The FDA went to the Supreme Court on August 26, asking the judges to block Chuang's order while the lawsuit continues. The court was told that enforcement of the regulations does not significantly impede the path of patients seeking an abortion, as those patients can continue to receive surgical abortions. In addition, the FDA stressed that the Supreme Court "has made it clear that judges must not question how officials address public health concerns in unsafe areas".
ACOG countered that Chuang's decision was based on "undisputed evidence" that any factor involved in a personal visit to collect the medicine was "a serious risk of exposure". This problem is compounded by the fact that female abortion patients as a group are particularly vulnerable to COVID-19, among other things because they are pregnant and because the majority are colored people (who are at a disproportionately high risk of serious illness or death from Coronavirus). However, that risk can be avoided, ACOG suggested, by allowing doctors to prescribe the drug after video visits and allowing patients to receive the drug in the mail, as the FDA did with other drugs during the pandemic.

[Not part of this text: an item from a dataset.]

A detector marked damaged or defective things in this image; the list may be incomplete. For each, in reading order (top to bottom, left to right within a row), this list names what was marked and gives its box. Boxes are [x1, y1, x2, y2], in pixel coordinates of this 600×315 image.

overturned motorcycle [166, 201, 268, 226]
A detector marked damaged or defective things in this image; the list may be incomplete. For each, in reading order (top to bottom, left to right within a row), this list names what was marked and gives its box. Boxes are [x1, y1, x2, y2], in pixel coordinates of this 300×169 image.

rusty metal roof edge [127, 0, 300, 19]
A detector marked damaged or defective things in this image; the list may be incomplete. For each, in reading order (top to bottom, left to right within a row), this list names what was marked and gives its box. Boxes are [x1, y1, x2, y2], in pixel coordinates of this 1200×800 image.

Although the FDA's motion for reinstatement was fully disclosed by September 8, the judges did not respond to the emergency motion for a month. In an unsigned order with a paragraph on Thursday evening, the court found that the government had alleged that Chuang's order was at least too broad, as it would apply indefinitely in all 50 states, even if the COVID-19 -Sentences in some better states. Since more information would help judges reach a decision, the court said the court put the government's request on hold so that Chuang could consider an FDA request to revoke, amend, or freeze his order, "also for the reason that that relevant circumstances have changed. "Chuang, the court added," should make a decision within 40 days of receiving the government submission. "

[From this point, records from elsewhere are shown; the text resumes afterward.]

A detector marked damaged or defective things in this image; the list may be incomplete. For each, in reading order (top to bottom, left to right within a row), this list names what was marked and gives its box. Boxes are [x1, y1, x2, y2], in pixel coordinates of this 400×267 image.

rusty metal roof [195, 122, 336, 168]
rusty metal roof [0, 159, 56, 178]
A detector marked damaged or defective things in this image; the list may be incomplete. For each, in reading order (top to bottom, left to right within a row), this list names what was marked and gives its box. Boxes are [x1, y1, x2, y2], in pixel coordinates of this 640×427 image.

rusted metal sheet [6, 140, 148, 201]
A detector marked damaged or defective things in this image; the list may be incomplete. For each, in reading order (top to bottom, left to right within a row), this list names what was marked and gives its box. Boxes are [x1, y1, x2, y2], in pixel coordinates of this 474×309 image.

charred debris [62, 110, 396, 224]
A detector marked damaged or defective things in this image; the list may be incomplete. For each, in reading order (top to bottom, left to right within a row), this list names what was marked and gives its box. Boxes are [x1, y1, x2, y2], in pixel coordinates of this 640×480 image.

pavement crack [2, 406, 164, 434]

Judge Samuel Alito disagreed with the court's decision to postpone the case. In a three-and-a-half page statement from Justice Clarence Thomas, Alito complained that there was "no legally valid reason for this unusual disposition" of the FDA request. Alito suggested that choosing not to respond to the government's request has the same effect in all respects as rejecting it, as the government is still unable to enforce the rules. However, Alito noted that if the court denied the FDA's request, "would highlight the inconsistency in the court's rulings on public safety measures related to COVID-19," as the court had done in previous cases Abandoning state and local guidelines, Alito wrote, "They have placed unprecedented restrictions on personal freedom, including severe restrictions on initial adjustment rights." In this case, Alito stressed, Chuang saw "the pandemic as the reason for extending the abortion law recognized in Roe v. Wade". In the court's COVID-19 cases, Alito said the court should allow the FDA's request. "I see no reason to refuse to rule," wrote Alito.

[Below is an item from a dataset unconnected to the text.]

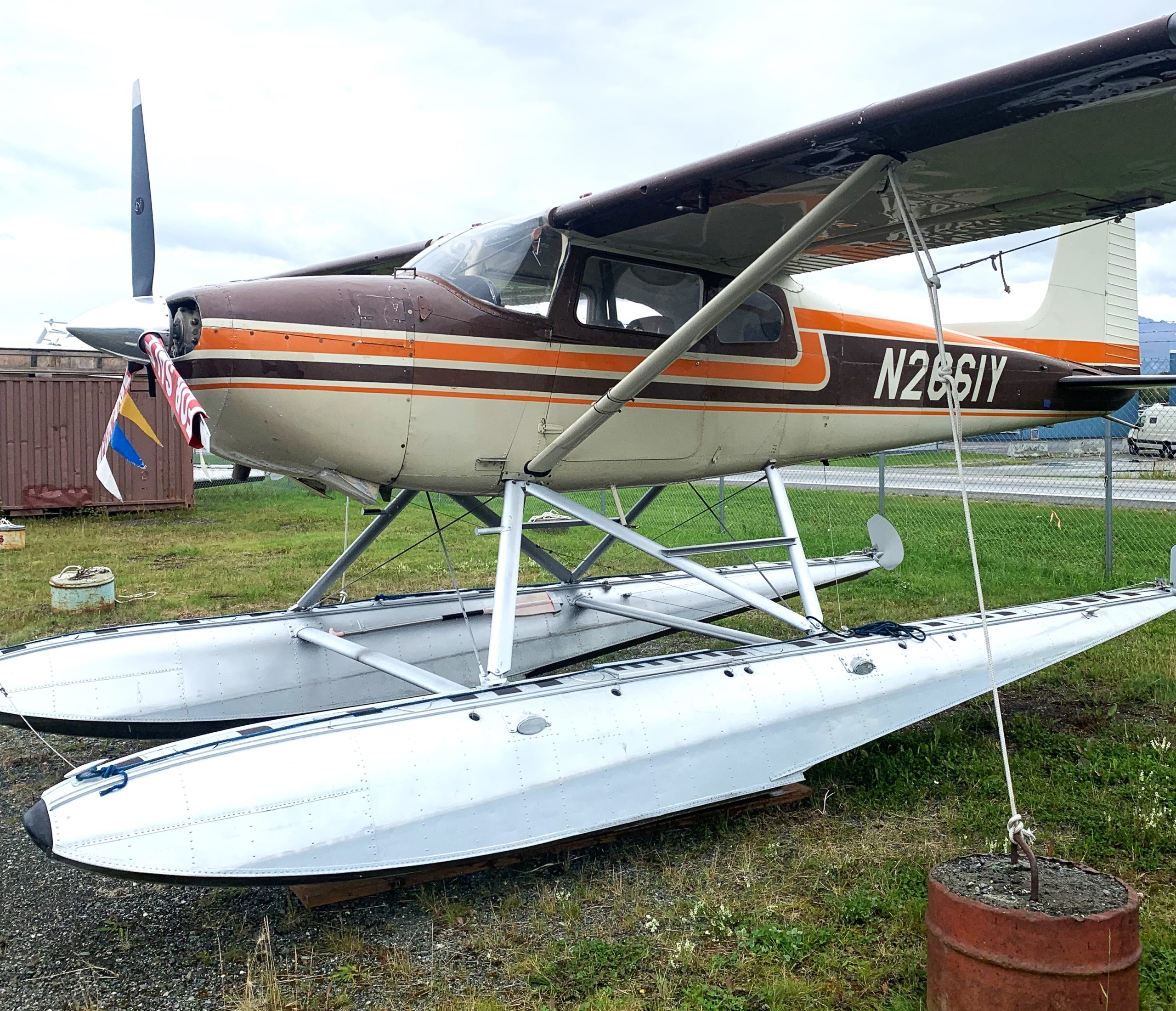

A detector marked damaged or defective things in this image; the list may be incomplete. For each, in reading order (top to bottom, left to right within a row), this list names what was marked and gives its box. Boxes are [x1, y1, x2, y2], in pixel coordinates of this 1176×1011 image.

rusted oil drum [926, 856, 1139, 1011]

There's no way to know why it took the judges so long to respond to the FDA's request, or why they chose to take the unusual step of sending the case back to the district court rather than directing the request approve or reject. However, Thursday's order could well reflect a compromise following the death of Judge Ruth Bader Ginsburg on September 18, who left the court with just eight members. If so, the court may have welcomed a ninth member until the district court decides on the government's motion and the case returns to the Supreme Court.
This article was originally published by Howe on the Court.
Judges delay action at the request of the FDA to reinstate abortion pill restrictions.